I am interested in what others think on this - after all we are all
in this
together. We have I believe 7000 registered AT professionals in the
UK, out
of maybe 50,000 + who have studied AT at college (my own estimates).
The
number engaged in AT projects is infinitessimal, yet we all believe
anecdotally in the evidence we see with our own eyes during the course
of
our own work. There must be a better way forward so we dont get all
this
adverse media attention....
Tony
AIA UK
www.TonyBurfield.co.uk
[END OF TONY'S COMMENTS ]
[KENDRA'S COMMENTS]
Hello again, Scuse me catching up - John has just sent me the posts
from
Lowana and Tony below and I have some comments to make ~ I think few
professional AT's and everyone connected with and having a interest
in the
legitimacy of Aromatherapy will disagree that in theory, we need proper
trials and studies.
The main obstacles to achieving this seem to be:
1. Money
In conversations I have had with people on the subject over the years,
It
has always been stated that it is really only the large pharmaceutical
companies / corporations that have the kind of money needed to do this
and
that if they did put any money up, It would only be for reasons of
trying to
extract particular active compounds that they could utilise, patent
and
market for the purposes of making more money so would not be in the
interests of Aromatherapy.
2. Expertise
Because Aromatherapists very seldom have a scientific back-ground,
we do not
know the procedures for designing trials.
3. Time
Always a problem, because everyone is so busy, however, there have
been
various hypotheses for possible trials whizzing around in my head for
some
time and it only needs a few committed individuals to discuss the viability
of ideas that we all may have ~ In short, it needs the fusion of
Aromatherapists / Scientisits to discuss these things and work something
out
that is workable.
I would be happy (if not excited) to be involved the first and last
bits ~
ie. give the ideas and on completion of a properly designed trial,
then
organise it (inc. whipping up enthusiasm ) ~ It is the middle bit that
is
difficult. *~>~ *~>~ *~>~
My very first Aromatherapy teacher was an ex-nurse and the course I
did with
her was very clinical, In fact, at the time, I was somewhat perturbed
at the
lack of spirituality, but looking back, I am grateful for the amount
of
thorough clinical applications that we covered, time and time again.

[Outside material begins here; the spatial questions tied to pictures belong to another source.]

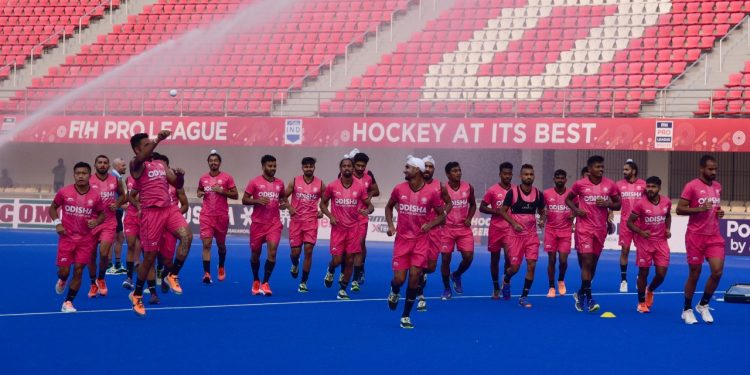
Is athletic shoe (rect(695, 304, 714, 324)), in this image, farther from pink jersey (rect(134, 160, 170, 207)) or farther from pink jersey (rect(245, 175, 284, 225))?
pink jersey (rect(134, 160, 170, 207))

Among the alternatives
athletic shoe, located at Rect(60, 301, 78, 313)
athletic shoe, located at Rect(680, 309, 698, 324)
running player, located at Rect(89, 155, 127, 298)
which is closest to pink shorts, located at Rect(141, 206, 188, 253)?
athletic shoe, located at Rect(60, 301, 78, 313)

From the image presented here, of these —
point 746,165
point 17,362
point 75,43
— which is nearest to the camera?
point 17,362

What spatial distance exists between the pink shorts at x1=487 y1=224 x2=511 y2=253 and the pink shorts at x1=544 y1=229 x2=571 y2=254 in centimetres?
85

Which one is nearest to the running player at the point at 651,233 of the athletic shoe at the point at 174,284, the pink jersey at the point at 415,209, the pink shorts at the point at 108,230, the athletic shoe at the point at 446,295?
the athletic shoe at the point at 446,295

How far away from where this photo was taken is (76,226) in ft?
45.6

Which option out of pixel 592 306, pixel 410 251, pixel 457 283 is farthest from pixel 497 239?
pixel 410 251

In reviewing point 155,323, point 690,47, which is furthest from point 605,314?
point 690,47

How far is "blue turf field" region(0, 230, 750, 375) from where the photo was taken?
1029cm

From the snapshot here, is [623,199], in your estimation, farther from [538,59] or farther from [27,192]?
[27,192]

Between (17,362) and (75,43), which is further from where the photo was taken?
(75,43)

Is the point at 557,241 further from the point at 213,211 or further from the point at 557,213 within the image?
the point at 213,211

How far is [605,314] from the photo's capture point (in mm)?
14617

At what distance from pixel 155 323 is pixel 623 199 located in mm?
8394

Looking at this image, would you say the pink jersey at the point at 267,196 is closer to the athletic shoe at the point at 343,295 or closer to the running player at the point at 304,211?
the running player at the point at 304,211
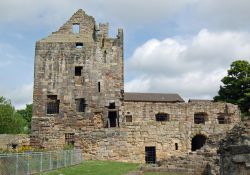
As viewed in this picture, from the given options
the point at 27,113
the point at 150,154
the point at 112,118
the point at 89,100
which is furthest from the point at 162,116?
the point at 27,113

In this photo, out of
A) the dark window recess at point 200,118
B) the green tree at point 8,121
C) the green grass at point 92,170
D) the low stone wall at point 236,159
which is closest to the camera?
the low stone wall at point 236,159

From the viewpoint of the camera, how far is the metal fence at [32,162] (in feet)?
55.4

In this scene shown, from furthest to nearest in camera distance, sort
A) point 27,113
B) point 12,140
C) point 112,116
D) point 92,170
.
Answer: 1. point 27,113
2. point 112,116
3. point 12,140
4. point 92,170

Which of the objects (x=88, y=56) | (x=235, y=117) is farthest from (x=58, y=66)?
(x=235, y=117)

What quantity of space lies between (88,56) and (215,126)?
14.3 meters

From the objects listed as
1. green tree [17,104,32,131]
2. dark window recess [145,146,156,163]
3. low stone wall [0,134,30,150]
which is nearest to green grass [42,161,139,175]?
dark window recess [145,146,156,163]

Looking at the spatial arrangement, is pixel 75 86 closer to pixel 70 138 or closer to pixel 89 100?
pixel 89 100

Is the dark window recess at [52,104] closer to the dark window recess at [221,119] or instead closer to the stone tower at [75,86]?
the stone tower at [75,86]

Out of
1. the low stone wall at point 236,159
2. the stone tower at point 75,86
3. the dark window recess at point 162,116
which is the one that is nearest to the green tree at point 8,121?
the stone tower at point 75,86

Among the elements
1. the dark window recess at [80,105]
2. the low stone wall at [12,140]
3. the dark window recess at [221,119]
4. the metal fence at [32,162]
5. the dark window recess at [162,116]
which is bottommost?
the metal fence at [32,162]

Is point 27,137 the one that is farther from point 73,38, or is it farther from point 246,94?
point 246,94

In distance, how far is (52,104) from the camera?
128 ft

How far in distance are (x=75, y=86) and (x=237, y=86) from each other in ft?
76.5

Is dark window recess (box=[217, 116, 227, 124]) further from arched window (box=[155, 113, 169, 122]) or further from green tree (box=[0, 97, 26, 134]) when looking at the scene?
green tree (box=[0, 97, 26, 134])
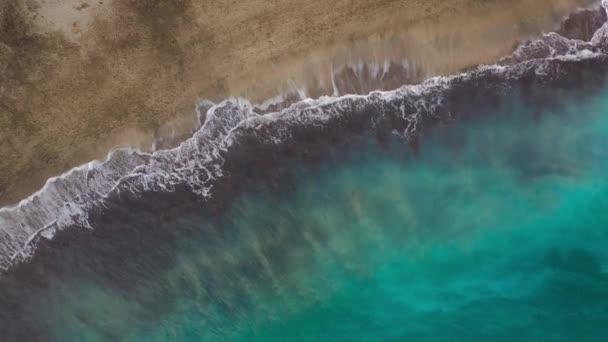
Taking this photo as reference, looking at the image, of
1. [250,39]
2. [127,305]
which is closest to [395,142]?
[250,39]

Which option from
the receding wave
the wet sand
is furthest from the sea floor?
the wet sand

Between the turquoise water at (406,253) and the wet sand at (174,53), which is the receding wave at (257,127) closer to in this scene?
the wet sand at (174,53)

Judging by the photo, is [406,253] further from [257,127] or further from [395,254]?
[257,127]

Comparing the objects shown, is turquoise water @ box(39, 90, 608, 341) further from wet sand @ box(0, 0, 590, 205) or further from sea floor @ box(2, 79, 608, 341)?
wet sand @ box(0, 0, 590, 205)

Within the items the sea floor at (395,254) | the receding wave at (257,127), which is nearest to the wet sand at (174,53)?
the receding wave at (257,127)

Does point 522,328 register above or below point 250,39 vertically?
below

Also,she was always making reference to various hospital departments
so I
can relate very much to what Lowana says - I have heard all that too
:-)
Within the applications we covered there seems to be clear anecdotal
evidence for persuing various trials. One of these, to give you all
an idea
of the kind of thing I am thinking, is to do with Chemotherapy.

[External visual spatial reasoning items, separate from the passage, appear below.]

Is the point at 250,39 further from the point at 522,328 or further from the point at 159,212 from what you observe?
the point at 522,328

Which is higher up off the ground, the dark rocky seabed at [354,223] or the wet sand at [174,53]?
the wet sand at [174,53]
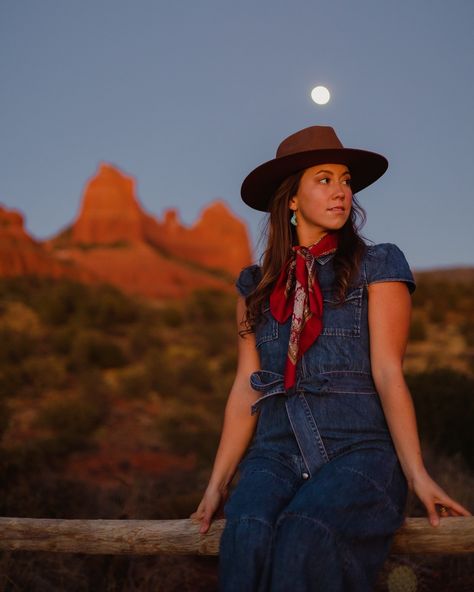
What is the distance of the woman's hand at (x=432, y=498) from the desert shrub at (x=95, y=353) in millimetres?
13423

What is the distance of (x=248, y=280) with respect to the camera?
10.2 feet

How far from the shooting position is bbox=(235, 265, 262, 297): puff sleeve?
3.08m

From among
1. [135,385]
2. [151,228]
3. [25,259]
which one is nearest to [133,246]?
[151,228]

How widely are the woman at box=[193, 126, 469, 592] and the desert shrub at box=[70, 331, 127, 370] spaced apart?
41.5 feet

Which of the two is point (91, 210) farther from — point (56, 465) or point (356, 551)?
point (356, 551)

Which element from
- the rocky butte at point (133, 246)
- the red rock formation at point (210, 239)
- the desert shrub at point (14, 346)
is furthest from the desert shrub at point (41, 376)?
the red rock formation at point (210, 239)

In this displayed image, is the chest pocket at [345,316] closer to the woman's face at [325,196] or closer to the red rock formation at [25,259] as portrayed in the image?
the woman's face at [325,196]

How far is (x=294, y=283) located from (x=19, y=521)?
5.17 ft

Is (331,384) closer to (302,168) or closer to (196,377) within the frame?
(302,168)

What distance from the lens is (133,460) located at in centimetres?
965

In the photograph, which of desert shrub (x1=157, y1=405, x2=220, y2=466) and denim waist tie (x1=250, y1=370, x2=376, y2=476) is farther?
desert shrub (x1=157, y1=405, x2=220, y2=466)

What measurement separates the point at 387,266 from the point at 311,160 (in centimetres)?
63

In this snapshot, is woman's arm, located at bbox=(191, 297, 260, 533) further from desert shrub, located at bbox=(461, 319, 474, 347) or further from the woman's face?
desert shrub, located at bbox=(461, 319, 474, 347)

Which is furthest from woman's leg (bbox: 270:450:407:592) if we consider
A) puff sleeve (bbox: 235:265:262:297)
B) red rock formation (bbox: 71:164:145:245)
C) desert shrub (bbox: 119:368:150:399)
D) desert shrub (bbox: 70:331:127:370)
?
red rock formation (bbox: 71:164:145:245)
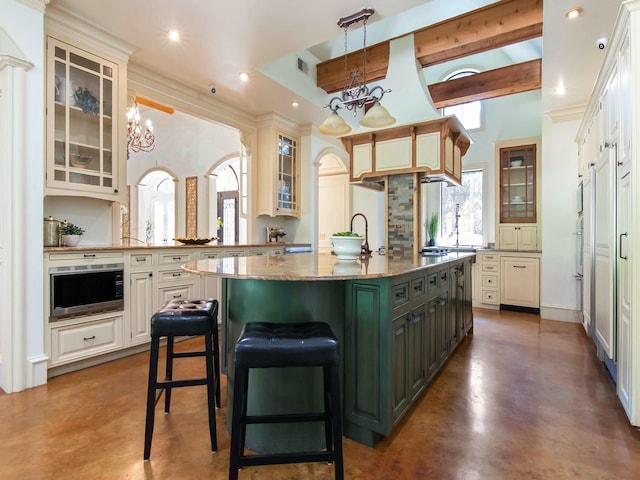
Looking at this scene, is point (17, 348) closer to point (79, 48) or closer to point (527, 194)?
point (79, 48)

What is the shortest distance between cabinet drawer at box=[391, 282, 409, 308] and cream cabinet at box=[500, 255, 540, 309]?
3958 millimetres

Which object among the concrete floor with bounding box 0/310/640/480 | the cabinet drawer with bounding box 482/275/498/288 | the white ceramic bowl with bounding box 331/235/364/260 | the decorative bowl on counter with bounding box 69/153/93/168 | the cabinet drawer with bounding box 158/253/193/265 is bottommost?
the concrete floor with bounding box 0/310/640/480

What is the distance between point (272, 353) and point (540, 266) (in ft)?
16.0

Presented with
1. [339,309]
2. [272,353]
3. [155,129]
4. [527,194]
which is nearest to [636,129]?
[339,309]

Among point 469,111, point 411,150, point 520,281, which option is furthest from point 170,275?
point 469,111

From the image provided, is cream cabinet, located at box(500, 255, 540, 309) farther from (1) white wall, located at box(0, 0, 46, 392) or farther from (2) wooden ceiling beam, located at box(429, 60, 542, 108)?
(1) white wall, located at box(0, 0, 46, 392)

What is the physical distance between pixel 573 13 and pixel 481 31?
1727 millimetres

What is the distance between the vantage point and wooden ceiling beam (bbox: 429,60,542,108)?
16.2 feet

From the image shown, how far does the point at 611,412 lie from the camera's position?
215 centimetres

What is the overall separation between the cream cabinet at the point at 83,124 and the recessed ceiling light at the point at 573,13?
3809 mm

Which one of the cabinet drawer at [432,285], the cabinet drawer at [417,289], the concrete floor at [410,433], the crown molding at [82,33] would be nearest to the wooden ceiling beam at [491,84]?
the concrete floor at [410,433]

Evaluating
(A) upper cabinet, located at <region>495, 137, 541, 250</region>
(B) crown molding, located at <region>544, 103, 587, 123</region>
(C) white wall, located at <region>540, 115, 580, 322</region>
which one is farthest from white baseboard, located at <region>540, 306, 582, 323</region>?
(B) crown molding, located at <region>544, 103, 587, 123</region>

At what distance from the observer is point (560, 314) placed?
4570 mm

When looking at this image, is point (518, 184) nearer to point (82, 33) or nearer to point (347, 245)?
point (347, 245)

Whilst it is the case that Aromatherapy can be very useful in dealing
with
the side-effects of Chemotherapy and Radiotherapy, it
can go father than that even ~ My old teacher Ann, to this day in her
practice, will give a massage to someone three days before their' next
chemotherapy appointment, because she knows that by using a small amount
of
Lemon and Tea-tree she is confident that when her client attends the
hospital appointment and blood is taken to accertain whether the white
blood
cell count is high enough for treatment to be allowed, the doctor will
exclaim with surprise, that yet again, the wbc count is higher than
would be
expected.
This happens over and over with any and every client she sees. (many
people
are refused chemo. tretment because after waiting an hour for the results
of
their blood test, they are informed that yet again, the wbc count is
too
low)
I think it would be really exciting to have properly designed trials,
but
then, would these ideas be workable? there a many questions / variables
to
be considered and at the end of the day I have these exciting ideas
but am
not a scientist (sigh) Anyway, maybe we can do something?
Bfn, Kendra
[END OF KENDRA'S COMMENTS]
--------
Note from Anya McCoy, author of these pages -- yes, Kendra, hopefully we can do something. It is about time.